Cuando llegamos al hotel, llevé a Rachel a mi habitación; no quería que en un momento así estuviera rodeada de las imágenes que había colgado en las paredes de la suya. Fue derecha al baño y cerró la puerta. Oí el sonido de la ducha. Se quedó allí durante un buen rato.

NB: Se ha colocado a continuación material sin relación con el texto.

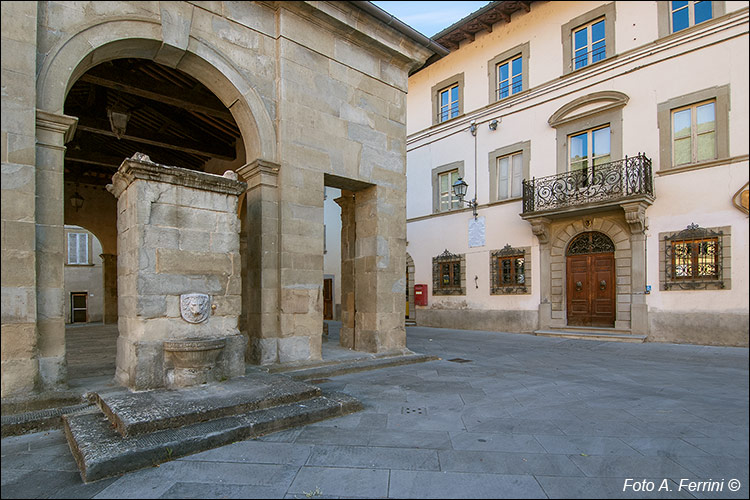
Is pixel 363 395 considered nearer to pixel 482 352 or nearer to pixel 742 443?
pixel 742 443

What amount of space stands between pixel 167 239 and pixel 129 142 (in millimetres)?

Cuando por fin salió, se había envuelto en una gran toalla blanca desde los pechos hasta las rodillas y se secaba el pelo con otra más pequeña. Me miró y vi que tenía los ojos enrojecidos; de pronto le tembló la barbilla y se echó a llorar otra vez. La abracé y le besé la cabeza, la frente, las mejillas, los labios. Noté su boca cálida cuando respondió al beso, recorriéndome los dientes con la lengua y entrelazándola con la mía. Le quité la toalla y la estreché contra mí. A tientas, buscó el cinturón y la cremallera de mi pantalón. Luego metió la mano por la bragueta y me apretó el pene. Con la otra mano me desabrochó la camisa a la vez que me besaba el cuello y paseaba la lengua por mi pecho y alrededor de mis tetillas.